Document excerpt:
○ ○ ○ ○ ○

But I didn't go. Seeing clearly the damage that I had done, I resisted what I knew was the correct course of action. I instead looked for another way to deal with the problem. I made a phone call to my ex-wife, an RN. She of course told me to go immediately to an emergency room. I responded by getting in my car and driving directly to Walgreens, on the hunt for some sort of magical burn cream that would allow me to bypass what was needed. As I paced the aisles of the pharmacy, I spotted an older, grandmotherly fellow shopper. She, I decided, would direct me to the magical product I sought. I approached my silver-haired saviour, thrust my damaged digits in her face, and asked her what I should do.
"Go to a goddamned emergency room."

○ ○ ○ ○ ○

Task 1:
In the story about the burned fingers, shorten the paragraph that begins "But I didn't go." into a brief list of its main events.
Task 2:
Carry the story about the burned fingers forward from its final line, the shopper's reply "Go to a goddamned emergency room."

○ ○ ○ ○ ○

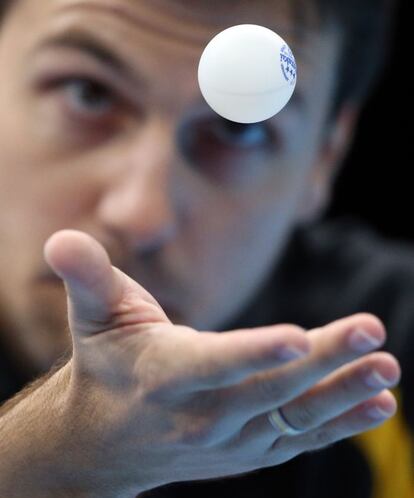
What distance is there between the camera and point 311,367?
0.34 meters

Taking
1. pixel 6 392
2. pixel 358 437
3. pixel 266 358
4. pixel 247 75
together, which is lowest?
pixel 358 437

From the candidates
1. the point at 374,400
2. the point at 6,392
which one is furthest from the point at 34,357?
the point at 374,400

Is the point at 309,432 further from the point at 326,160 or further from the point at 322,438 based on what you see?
the point at 326,160

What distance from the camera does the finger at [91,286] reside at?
0.34m

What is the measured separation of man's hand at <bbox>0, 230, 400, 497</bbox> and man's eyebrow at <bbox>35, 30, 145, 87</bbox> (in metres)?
0.39

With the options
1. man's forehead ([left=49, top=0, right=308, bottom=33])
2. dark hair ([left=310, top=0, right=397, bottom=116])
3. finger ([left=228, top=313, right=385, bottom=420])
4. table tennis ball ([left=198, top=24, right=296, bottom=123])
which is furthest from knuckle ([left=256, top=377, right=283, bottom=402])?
dark hair ([left=310, top=0, right=397, bottom=116])

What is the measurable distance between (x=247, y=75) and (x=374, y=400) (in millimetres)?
195

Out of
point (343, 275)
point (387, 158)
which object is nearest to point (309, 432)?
point (343, 275)

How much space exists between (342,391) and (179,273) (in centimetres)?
39

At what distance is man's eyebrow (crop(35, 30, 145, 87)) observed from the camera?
72 cm

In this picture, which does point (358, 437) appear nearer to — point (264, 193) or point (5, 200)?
point (264, 193)

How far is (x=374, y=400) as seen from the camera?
1.29 ft

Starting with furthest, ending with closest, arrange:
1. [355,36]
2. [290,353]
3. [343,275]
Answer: [343,275] < [355,36] < [290,353]

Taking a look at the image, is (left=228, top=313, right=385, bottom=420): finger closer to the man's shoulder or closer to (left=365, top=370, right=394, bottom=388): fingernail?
(left=365, top=370, right=394, bottom=388): fingernail
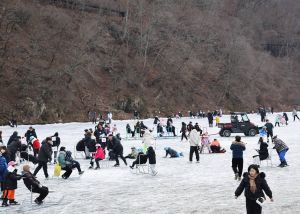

○ ○ ○ ○ ○

Answer area 1:
- The narrator knew going to an emergency room was right but didn't go, looking for another way instead.
- The narrator phoned an ex-wife, an RN, who said to go to an emergency room immediately.
- The narrator drove straight to Walgreens to find a burn cream that would make that unnecessary.
- In the aisles, the narrator picked out an older, grandmotherly shopper, showed her the injured fingers, and asked her what to do.

Answer area 2:
Not the response I was looking for. I explained to her that I would prefer to treat this myself, and she walked me over to the first aid section, where we selected a product. As I walked away from her, she advised me once again that what I needed was an emergency room. Once home, I applied the miracle cure to my wounds. What had previously been a 7 on the 1 to 10 pain scale immediately shot up to a 46, and I washed the crap off, now almost crying from the pain. I paced my house, holding my wounded paw, considering my options. Called the ex again and told her what had happened. She once again advised me that I was a moron who needed to be in an emergency room. I got off the phone, unsatisfied with her answer. Now I really put some thought into it. Then it came to me.
I have to go to the emergency room.
As I drove myself to the nearest E.R., hand sticking out the window to cool in the frigid night air, I was sure it was now too late. Even though I had finally come to my senses, I knew I had done permanent damage to myself, and even the best efforts of the doctors would not be enough. I registered and took a seat in the waiting room next to a woman who had a javelin sticking out of her hear or something. Finally, they called my name, and I was seen by a doctor.
In remarkably short order, they had managed my pain, treated my burns and dressed the wounds.
Today, as I reflect on the events of last night, there are messages that jump out at me.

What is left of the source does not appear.